Occhi puntati quindi sui vari indicatori, tra cui l’indice Rt (una settimana fa quello piemontese era 1.04), che insieme determinano il colore di una regione e le rispettive restrizioni. Oggi, a metà giornata, il presidente della Regione Piemonte e l’assessore alla sanità della Regione Piemonte illustreranno in conferenza stampa i numeri e i dati del 2020 relativi alla donazione di organi e trapianti. In quell’occasione Alberto Cirio potrebbe dare qualche anticipazione sul futuro colore del Piemonte.

Scuola e Covid, dalla Regione: "Per ora nessuna criticità"

Intanto ieri l’assessore all’istruzione della Regione ha illustrato i dati sull’andamento dell’epidemia in ambito scolastico. “La ripresa delle lezioni in presenza al 50%, dal 18 gennaio, finora non registra particolari criticità” lo ha detto l’assessore all’istruzione Elena Chiorino riferendo alla quarta e sesta commissione riunite in seduta congiunta alle quali ha riassunto le iniziative intraprese per il rientro in aula in sicurezza. L’assessore, riferiscono dalla Regione, ha anche fornito i dati dei positivi sulla base dei tamponi effettuati per il contact tracing: tra il personale docente ci sono 372 positivi, con 472 in quarantena; tra il personale non docente i positivi sono 169, con 324 in quarantena. Gli studenti positivi sono 1763, quelli in quarantena sono 3748.
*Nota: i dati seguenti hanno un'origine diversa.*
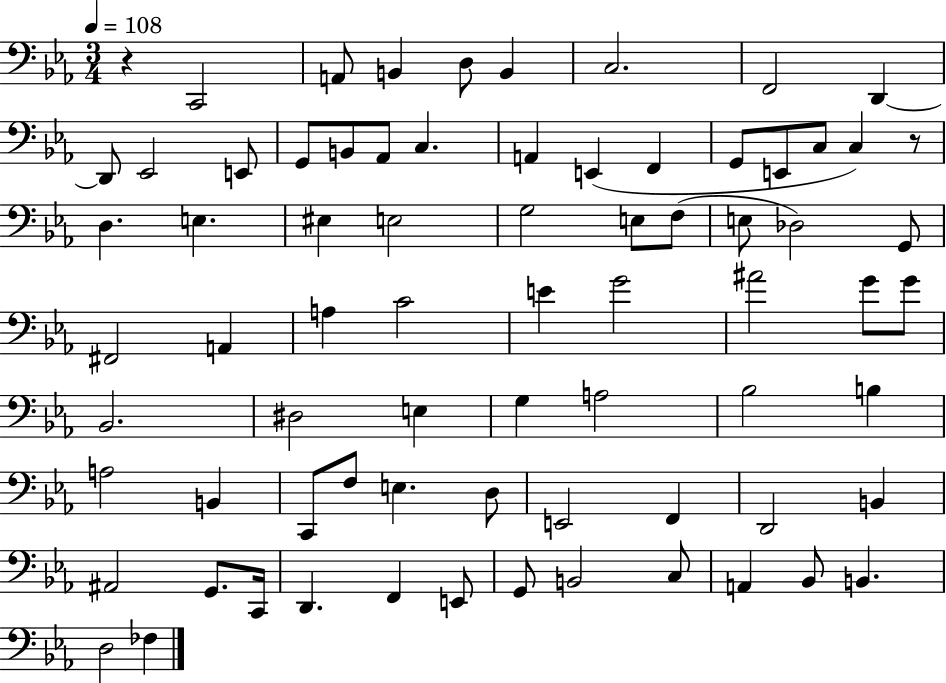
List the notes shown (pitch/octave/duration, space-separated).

R/q C2/h A2/e B2/q D3/e B2/q C3/h. F2/h D2/q D2/e Eb2/h E2/e G2/e B2/e Ab2/e C3/q. A2/q E2/q F2/q G2/e E2/e C3/e C3/q R/e D3/q. E3/q. EIS3/q E3/h G3/h E3/e F3/e E3/e Db3/h G2/e F#2/h A2/q A3/q C4/h E4/q G4/h A#4/h G4/e G4/e Bb2/h. D#3/h E3/q G3/q A3/h Bb3/h B3/q A3/h B2/q C2/e F3/e E3/q. D3/e E2/h F2/q D2/h B2/q A#2/h G2/e. C2/s D2/q. F2/q E2/e G2/e B2/h C3/e A2/q Bb2/e B2/q. D3/h FES3/q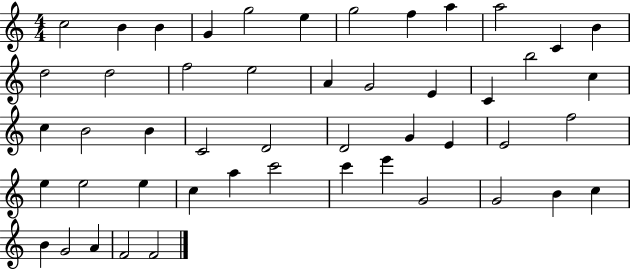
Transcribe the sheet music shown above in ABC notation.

X:1
T:Untitled
M:4/4
L:1/4
K:C
c2 B B G g2 e g2 f a a2 C B d2 d2 f2 e2 A G2 E C b2 c c B2 B C2 D2 D2 G E E2 f2 e e2 e c a c'2 c' e' G2 G2 B c B G2 A F2 F2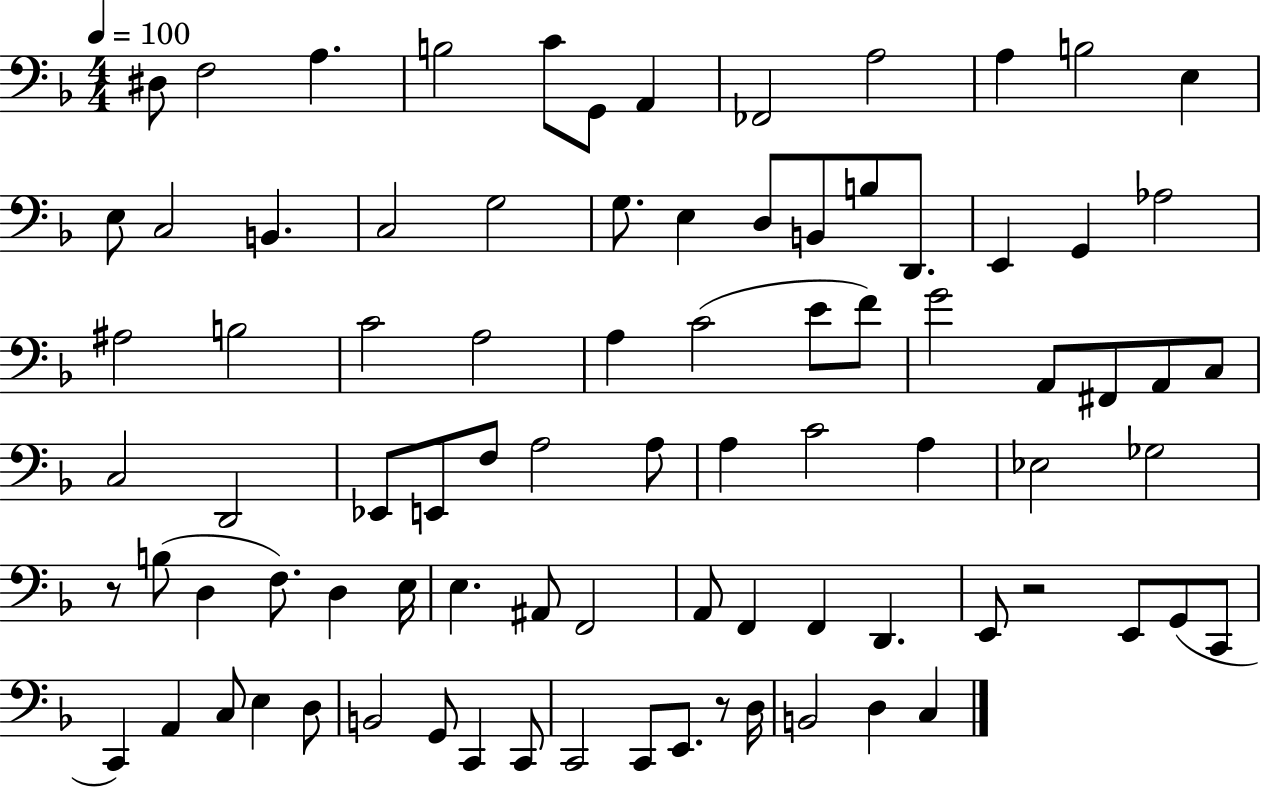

L’assessore Chiorino ha poi riferito sui primi risultati del progetto Scuola Sicura, partito il 4 gennaio per realizzare uno screening su base volontaria attraverso un tampone ogni quindici giorni al personale scolastico e ogni mese agli studenti di seconda e terza media. Il progetto costa 7 milioni di euro, i dati dal 18 al 26 gennaio riguardano il personale scolastico: 4.307 tamponi prenotati, 4.194 eseguiti e 75 positivi, una percentuale dell’1,79%. 

Sempre dalla Regione specificano che non ci sono ancora dati sugli studenti, anche per qualche problema di comunicazione tra le scuole e le famiglie che devono esprimere l’assenso. “Stiamo preparando una lettera che dovrebbe chiarire le modalità di partecipazione e aiutarla”, ha spiegato Chiorino, che si è detta disponibile a fornire aggiornamenti continui sui dati alle due Commissioni.